**Extract to read**.
--

Mandalay: Recipes and Tales from a Burmese Kitchen
- Author: MiMi Aye
- Subject: Cookery
- Publisher: Bloomsbury Absolute
- Publication date: 2019
- Publication place: United Kingdom
- Pages: 271
- ISBN: 9781472959492

= Mandalay: Recipes and Tales from a Burmese Kitchen =

2020 cookbook by MiMi Aye

Mandalay: Recipes and Tales from a Burmese Kitchen is a Burmese cookbook written by the British-Burmese author MiMi Aye. The book was published by Bloomsbury Absolute in 2019, and was recognised by critics as an "introduction for many to an underappreciated cuisine". Mandalay was named as one of the Financial Times Books of the Summer, one of The Observers 20 Best Food Books of 2019, and was nominated as a finalist for the Guild of Food Writers Awards.

== Background ==
MiMi Aye was born in Margate to Burmese parents, who had emigrated from Myanmar to England three months before her birth. Her mother's family is native to Mogok, near Shan State, and her father's hails from Mandalay. Her interest in Burmese culture and food was instilled in her by her parents, who were fearful of her losing touch with her Burmese origins. Her parents encouraged her and her siblings to speak Burmese at home, and her mother frequently cooked Burmese food for her family.

Aye first started food writing through her food blog meemalee, which she started as a hobby in February 2009. As she expanded activities onto Twitter, she began to receive many questions about Burmese food, which inspired her to write more formally about Burmese food and culture on her blog.

Aye was offered a deal by Bloomsbury Absolute to write Mandalay - Recipes and Tales from a Burmese Kitchen at the end of 2017. She took a sabbatical from her job as a legal editor to write it, and Mandalay was published in June 2019.

--

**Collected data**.
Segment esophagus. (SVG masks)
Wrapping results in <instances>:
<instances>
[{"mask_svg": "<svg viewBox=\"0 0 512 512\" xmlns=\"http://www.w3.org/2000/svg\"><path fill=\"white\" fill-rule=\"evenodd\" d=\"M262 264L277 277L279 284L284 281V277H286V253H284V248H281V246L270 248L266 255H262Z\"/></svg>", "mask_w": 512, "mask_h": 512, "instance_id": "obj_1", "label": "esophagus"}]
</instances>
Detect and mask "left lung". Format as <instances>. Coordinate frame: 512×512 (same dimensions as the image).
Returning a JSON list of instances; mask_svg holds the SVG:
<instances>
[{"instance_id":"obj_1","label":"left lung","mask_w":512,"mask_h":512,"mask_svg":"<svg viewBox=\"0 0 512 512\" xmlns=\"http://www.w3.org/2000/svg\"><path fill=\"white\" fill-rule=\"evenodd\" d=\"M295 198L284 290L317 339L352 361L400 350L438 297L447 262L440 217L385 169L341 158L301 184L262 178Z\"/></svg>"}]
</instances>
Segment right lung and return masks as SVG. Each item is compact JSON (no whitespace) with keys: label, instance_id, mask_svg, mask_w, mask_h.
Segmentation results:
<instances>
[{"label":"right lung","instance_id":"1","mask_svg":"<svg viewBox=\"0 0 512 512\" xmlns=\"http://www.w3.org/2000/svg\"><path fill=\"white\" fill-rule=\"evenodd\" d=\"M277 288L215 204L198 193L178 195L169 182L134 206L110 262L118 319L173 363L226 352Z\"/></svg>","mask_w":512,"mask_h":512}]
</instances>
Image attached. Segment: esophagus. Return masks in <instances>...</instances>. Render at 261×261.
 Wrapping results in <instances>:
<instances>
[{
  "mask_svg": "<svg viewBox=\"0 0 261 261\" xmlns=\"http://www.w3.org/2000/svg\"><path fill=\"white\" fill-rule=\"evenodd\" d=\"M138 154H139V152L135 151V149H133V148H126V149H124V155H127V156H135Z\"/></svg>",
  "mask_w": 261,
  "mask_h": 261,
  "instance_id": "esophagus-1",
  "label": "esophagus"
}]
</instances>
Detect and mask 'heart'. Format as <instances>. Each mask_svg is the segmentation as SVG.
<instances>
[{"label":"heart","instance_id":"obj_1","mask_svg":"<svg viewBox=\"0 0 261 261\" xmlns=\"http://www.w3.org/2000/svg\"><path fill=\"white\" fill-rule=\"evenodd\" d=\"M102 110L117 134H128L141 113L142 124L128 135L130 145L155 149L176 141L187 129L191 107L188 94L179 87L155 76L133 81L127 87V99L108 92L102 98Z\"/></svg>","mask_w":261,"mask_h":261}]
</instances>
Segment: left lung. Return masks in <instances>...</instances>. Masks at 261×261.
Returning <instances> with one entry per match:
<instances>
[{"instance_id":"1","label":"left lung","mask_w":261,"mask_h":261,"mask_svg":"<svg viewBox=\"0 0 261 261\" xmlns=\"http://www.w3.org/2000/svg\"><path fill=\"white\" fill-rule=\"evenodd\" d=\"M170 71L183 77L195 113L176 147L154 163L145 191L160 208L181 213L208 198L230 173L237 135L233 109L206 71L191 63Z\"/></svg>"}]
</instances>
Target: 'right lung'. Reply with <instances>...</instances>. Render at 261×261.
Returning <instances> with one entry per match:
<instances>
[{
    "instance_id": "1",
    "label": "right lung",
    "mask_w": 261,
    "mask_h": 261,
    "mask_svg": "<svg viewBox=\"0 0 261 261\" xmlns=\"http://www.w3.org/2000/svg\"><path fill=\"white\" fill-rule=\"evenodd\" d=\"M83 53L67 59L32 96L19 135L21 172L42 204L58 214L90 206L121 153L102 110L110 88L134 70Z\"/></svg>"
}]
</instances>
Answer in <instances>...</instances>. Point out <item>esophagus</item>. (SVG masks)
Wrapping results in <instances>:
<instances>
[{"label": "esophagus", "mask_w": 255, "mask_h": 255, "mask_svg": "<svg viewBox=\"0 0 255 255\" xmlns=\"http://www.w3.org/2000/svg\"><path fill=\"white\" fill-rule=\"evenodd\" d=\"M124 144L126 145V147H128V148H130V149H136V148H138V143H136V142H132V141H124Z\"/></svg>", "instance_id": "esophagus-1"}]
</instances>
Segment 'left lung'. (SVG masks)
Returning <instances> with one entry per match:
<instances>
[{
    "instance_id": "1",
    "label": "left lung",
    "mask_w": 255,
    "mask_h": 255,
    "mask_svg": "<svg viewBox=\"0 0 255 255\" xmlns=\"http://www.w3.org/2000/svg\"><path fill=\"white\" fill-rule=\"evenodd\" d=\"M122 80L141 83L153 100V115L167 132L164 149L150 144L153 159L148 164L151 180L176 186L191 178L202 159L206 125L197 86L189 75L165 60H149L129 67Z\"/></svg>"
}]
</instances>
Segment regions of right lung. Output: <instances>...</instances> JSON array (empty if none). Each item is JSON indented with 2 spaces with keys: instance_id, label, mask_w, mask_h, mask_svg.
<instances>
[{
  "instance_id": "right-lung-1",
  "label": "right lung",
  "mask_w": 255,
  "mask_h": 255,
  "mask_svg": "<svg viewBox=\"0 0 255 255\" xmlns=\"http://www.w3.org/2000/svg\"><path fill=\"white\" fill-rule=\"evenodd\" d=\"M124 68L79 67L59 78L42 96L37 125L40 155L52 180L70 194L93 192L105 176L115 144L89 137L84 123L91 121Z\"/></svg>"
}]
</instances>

--

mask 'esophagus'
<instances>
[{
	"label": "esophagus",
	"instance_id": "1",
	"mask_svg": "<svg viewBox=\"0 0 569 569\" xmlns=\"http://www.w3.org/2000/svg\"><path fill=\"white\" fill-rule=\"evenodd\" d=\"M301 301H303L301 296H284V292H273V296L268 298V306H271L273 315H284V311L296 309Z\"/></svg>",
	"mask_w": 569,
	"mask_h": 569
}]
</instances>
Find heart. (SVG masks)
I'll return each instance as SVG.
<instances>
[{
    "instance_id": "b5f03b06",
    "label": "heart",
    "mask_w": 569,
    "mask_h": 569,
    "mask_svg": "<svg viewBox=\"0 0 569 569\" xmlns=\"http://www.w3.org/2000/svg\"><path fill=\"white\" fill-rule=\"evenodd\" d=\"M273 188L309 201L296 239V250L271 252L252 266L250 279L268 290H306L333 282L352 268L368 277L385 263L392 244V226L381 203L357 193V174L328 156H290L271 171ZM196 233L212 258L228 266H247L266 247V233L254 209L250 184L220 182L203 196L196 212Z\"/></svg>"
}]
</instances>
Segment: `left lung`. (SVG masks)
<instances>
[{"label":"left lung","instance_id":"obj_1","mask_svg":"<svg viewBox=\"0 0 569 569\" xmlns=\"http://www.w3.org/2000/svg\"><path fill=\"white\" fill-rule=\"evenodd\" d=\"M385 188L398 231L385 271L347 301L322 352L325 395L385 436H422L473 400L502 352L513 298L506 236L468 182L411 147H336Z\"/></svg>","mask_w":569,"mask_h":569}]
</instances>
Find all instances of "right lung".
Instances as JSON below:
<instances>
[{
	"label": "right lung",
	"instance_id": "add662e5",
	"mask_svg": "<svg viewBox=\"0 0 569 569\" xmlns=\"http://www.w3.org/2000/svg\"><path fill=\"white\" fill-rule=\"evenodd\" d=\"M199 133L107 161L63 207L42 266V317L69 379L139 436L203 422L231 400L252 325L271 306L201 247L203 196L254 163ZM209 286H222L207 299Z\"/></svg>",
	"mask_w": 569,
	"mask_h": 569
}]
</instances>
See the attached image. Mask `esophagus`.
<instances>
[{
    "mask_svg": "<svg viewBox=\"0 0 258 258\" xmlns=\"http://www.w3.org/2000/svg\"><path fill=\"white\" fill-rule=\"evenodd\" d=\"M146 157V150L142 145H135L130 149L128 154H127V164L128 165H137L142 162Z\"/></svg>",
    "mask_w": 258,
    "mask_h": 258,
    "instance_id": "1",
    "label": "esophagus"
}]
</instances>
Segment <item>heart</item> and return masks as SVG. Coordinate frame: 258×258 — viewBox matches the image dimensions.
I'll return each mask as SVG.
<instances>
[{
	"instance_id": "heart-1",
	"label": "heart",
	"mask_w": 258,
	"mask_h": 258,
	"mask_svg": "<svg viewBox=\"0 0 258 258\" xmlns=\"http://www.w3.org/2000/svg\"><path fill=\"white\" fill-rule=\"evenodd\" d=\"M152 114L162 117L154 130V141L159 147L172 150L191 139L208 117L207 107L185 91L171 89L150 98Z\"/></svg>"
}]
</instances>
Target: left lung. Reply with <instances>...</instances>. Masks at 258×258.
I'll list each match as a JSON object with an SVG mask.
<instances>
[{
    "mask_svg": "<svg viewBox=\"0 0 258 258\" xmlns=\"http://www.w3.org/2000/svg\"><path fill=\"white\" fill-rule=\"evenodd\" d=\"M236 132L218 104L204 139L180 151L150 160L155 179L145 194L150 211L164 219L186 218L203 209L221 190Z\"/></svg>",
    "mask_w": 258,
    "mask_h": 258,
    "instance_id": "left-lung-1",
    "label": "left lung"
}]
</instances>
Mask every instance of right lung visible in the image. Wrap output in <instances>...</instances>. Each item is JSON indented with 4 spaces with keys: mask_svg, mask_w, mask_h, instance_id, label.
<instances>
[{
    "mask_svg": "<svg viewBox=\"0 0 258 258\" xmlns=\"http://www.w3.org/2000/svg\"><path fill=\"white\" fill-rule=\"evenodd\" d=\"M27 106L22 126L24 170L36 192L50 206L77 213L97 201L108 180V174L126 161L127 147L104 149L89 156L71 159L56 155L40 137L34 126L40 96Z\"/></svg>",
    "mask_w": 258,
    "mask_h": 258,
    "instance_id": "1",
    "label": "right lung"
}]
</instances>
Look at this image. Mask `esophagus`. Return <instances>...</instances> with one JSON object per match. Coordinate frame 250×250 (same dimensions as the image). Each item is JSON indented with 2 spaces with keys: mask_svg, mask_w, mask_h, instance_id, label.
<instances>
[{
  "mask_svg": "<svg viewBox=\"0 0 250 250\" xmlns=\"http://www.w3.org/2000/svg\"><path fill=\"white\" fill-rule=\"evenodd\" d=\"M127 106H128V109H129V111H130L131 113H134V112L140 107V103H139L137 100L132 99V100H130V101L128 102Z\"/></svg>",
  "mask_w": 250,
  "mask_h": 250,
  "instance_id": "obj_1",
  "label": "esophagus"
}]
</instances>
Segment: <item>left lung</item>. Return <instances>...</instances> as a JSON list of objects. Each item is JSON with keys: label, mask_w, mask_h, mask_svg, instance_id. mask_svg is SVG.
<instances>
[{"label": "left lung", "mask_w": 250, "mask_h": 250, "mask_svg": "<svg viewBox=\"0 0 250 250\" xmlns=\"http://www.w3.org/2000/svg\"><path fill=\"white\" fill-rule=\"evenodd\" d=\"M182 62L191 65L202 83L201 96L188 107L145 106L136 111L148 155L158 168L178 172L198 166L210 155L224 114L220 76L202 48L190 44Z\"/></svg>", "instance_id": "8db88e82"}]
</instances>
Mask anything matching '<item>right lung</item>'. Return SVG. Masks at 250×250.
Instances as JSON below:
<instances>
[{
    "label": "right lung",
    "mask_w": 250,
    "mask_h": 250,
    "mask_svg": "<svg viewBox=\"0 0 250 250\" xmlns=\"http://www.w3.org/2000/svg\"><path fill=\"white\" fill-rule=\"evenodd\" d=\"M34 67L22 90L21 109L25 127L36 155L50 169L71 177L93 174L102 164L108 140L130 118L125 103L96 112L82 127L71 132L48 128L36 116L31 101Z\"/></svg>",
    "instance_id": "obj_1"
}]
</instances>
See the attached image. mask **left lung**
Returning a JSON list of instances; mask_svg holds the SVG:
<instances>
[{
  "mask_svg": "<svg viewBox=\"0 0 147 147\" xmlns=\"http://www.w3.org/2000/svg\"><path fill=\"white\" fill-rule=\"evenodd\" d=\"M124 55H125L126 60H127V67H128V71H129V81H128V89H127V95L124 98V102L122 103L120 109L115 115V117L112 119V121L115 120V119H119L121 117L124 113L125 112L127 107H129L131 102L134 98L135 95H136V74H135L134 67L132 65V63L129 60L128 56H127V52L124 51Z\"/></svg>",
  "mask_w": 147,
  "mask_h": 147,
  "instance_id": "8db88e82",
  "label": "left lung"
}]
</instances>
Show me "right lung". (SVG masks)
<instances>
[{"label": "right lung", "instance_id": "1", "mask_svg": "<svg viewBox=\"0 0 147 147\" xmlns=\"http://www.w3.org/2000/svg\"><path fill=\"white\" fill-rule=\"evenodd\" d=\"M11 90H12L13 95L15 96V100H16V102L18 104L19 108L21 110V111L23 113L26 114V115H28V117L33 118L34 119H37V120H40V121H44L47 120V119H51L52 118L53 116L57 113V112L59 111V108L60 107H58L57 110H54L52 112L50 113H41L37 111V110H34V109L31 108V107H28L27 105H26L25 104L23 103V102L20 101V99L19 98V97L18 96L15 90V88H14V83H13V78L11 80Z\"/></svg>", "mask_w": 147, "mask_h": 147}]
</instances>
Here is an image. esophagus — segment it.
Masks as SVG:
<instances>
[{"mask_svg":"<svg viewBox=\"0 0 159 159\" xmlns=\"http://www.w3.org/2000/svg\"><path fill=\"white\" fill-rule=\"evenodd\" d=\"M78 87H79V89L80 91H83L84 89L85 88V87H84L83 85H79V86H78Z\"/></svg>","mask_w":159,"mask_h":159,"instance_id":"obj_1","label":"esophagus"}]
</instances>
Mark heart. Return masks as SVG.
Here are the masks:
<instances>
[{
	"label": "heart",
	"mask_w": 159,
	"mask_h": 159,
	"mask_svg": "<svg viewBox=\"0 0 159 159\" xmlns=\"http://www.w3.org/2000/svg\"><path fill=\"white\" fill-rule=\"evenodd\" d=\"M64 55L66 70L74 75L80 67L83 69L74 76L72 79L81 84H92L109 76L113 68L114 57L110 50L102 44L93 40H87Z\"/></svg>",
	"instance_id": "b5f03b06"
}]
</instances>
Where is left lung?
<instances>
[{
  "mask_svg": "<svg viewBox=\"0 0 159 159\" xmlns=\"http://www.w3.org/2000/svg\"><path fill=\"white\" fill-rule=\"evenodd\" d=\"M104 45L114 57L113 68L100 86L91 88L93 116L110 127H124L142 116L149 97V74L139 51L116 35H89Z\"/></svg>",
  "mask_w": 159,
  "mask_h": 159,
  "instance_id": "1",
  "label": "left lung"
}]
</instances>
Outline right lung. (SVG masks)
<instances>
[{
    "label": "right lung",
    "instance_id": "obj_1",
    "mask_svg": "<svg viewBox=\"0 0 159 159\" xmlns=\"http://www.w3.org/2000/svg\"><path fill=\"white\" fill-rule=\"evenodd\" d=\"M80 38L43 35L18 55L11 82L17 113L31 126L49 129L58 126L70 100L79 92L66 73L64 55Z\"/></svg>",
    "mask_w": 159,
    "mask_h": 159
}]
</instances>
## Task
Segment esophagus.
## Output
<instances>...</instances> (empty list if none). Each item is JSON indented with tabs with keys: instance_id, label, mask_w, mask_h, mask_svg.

--

**Requirements**.
**A.** Pick out each line of the rows that contains the word "Reply" and copy those lines out in full.
**B.** Carry on the article about the Mandalay cookbook, starting after its last sentence.
The article about the Mandalay cookbook and the rows are separate, unrelated material.

**Final results**.
**A.**
Target: 'right lung'. Reply with <instances>...</instances>. Render at 261×261.
Target: left lung. Reply with <instances>...</instances>. Masks at 258×258.

**B.**
== Contents ==
Mandalay begins with an introduction describing Aye's family history and featuring images of her time in Myanmar, to provide context and background for the food and recipes given later in the book. There are also introductory sections on "The Food of Burma", "Eating and Serving Customs" and "Equipment in the Burmese Kitchen", as well as an essay by Aye on the importance of MSG in Burmese cooking, aiming to dispel myths about its potential dangers and defend its use. The recipe book itself is divided into chapters based on the types of food covered, such as fritters, rice dishes, noodles and pickles and chutneys. Each recipe is headed with its name in English, Burmese and romanized Burmese, and begins with an introductory paragraph by Aye on its importance and place in Burmese cuisine (and occasionally her own family), as well as mentioning any variations on the dish that may exist.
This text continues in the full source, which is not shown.